Sostenibilità
Perché l’economia circolare è l’antidoto al populismo
«Le tensioni populiste che prevalgono nei Paesi anglosassoni sono forti, ma lo sono anche quelle che nell’innovazione tecnologica e sociale cercano soluzioni alle mega sfide della contemporaneità. Ecco perché molti stanno battendo la strada della convergenza tra la convenienza privata e la convenienza pubblica, in un’ottica di lungo periodo». L'analisi di De Biase pubblicata sul mensile di ottobre contenuta nella sua rubrica Infosfera
Nell’economia circolare il sistema produttivo italiano è più avanti degli altri. «Tra i grandi Paesi europei, siamo quello con la quota maggiore di materia prima seconda impiegata dal sistema produttivo», ha spiegato Domenico Sturabotti, direttore di Fondazione Symbola, il punto di riferimento centrale in Italia per le imprese impegnate nella transizione verso un sistema produttivo circolare ed efficiente. In base ai dati di Eurostat, è materia prima seconda quasi un quinto (18,5%) del materiale utilizzato dal sistema produttivo italiano, ben davanti alla Germania (10,7%). Ne ha riferito Elena Comelli su Nòva-Il Sole 24ore del 20 settembre.
Eric Ezechieli di Nativa invece mostra come il movimento delle b-corp, le benefit corporation, le aziende che si danno una prospettiva di sviluppo orientata al raggiungimento di obiettivi positivi — numericamente misurabili — non soltanto per gli azionisti ma anche per i lavoratori, i clienti, la comunità, l’ambiente e in generale l’insieme degli stakeholder, sia particolarmente forte in Italia. L’Italia è uno dei primi Paesi ad aver legiferato in materia di b-corp e oggi ha un numero di aziende che si organizzano in questo modo maggiore di quello degli altri Paesi dell’Europa continentale.

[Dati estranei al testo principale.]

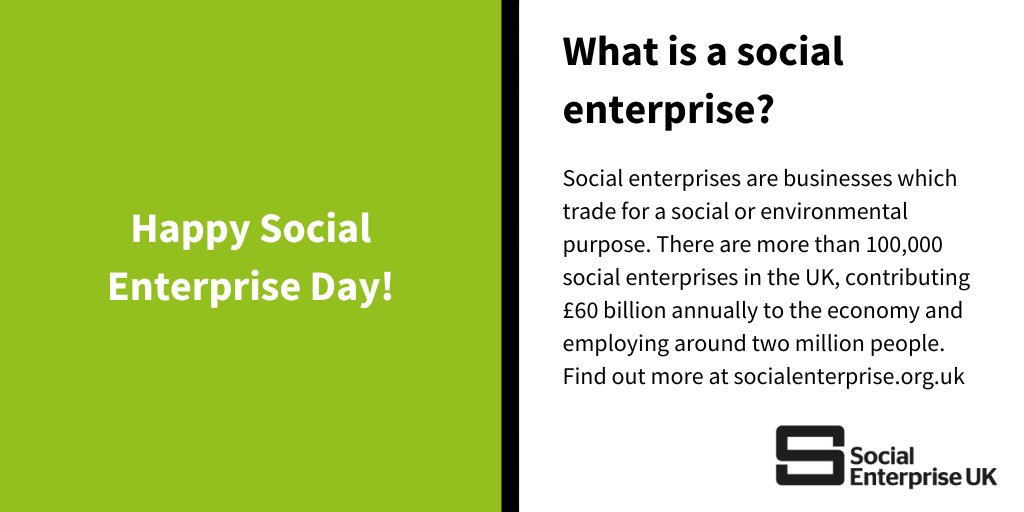 Happy Social Enterprise Day!

What is a social enterprise?

Social enterprises are businesses which trade for a social or environmental purpose. There are more than 100,000 social enterprises in the UK, contributing £60 billion annually to the economy and employing around two million people. Find out more at socialenterprise.org.uk

Social Enterprise UK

Non è perché l’Italia sia particolarmente sensibile. Per esempio, l’Italia occupa una posizione media nelle classifiche del volontariato. Ma probabilmente perché l’economia circolare, la sostenibilità, le soluzioni manageriali che servono a far riconoscere la propria azienda come una b-corp, sono scelte che convengono oltre a far fare “bella figura”. «Le medie imprese manifatturiere che hanno investito in eco-innovazione nel triennio 2014-2016 hanno registrato performance superiori a quelle non investitrici», in base all’ultima indagine di Symbola in collaborazione con Unioncamere. Ai migliori risultati aziendali vanno ad affiancarsi quelli sull’occupazione: il 41% delle imprese impegnate nell’eco-innovazione hanno registrato una crescita degli occupati contro il 31% delle altre. Non solo: le imprese eco-investitrici hanno segnato una crescita dell’export nel 49% dei casi, contro il 33% delle altre.
Si direbbe che le scelte private riescano in qualche caso a sostituire le policy pubbliche nel perseguimento dell’interesse generale.

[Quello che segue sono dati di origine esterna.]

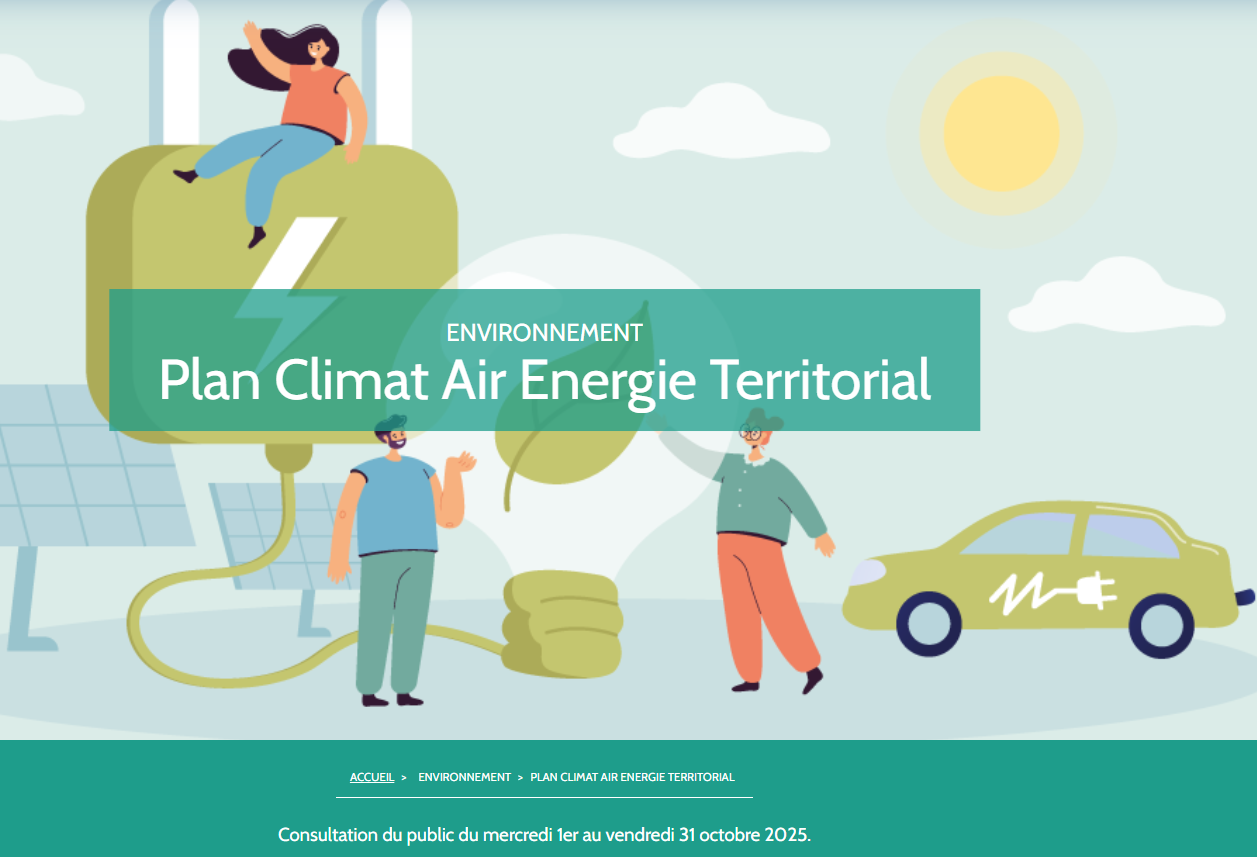 ENVIRONNEMENT
Plan Climat Air Energie Territorial

ACCUEIL > ENVIRONNEMENT > PLAN CLIMAT AIR ENERGIE TERRITORIAL

Consultation du public du mercredi 1er au vendredi 31 octobre 2025.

Non sappiamo se le istituzioni in Italia manchino di funzionare perché la popolazione è fondamentalmente anarchica oppure se valga il contrario, sicché la popolazione è costretta a essere anarchica dato che le istituzioni non funzionano. Quello che è chiaro è che l’Italia è una nazione poco sovrana e molto poco indipendente. E si arrangia di fronte alle mancanze del suo ceto politico e alla mancanza di una classe dirigente credibile e impegnata nelle istituzioni con un insieme di soluzioni socialmente avvertite inventate e realizzate dalle sue aziende, associazioni, fondazioni e altre organizzazioni. In generale, comunque, la presa di coscienza sull’importanza del rapporto tra valori e valore nel nuovo paradigma economico sta diventando un movimento globale di pari importanza — e meno clamore — di quello opposto che riguarda le istanze poco lungimiranti del nazionalismo di ritorno.

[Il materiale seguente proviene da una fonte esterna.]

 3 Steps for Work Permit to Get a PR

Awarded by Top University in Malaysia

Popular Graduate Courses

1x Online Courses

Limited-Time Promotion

La lettera di Larry Fink, ceo di BlackRock, la più grande società di investimento nel mondo, ne è stata una straordinaria dimostrazione. Nei Paesi anglosassoni, molti stanno battendo la strada della convergenza tra la convenienza privata e la convenienza pubblica, in un’ottica di lungo periodo. Le tensioni populiste che prevalgono in quei Paesi sono forti, ma lo sono anche quelle che nell’innovazione tecnologica e sociale cercano soluzioni alle mega sfide della contemporaneità. L’Italia sembra molto propensa a lasciarsi ispirare dal populismo — dopo averlo a sua volta inventato in epoca telecratica — ma non è priva di chance nella prospettiva più saggia della lungimiranza economica e sociale.
L’economia della felicità che rivaluta la connessione inestricabile tra il “valore” e i “valori” serve a definire una prospettiva che porti verso una qualità ambientale, sociale e culturale più accettabile di quella che rancorosamente soffriamo di questi tempi.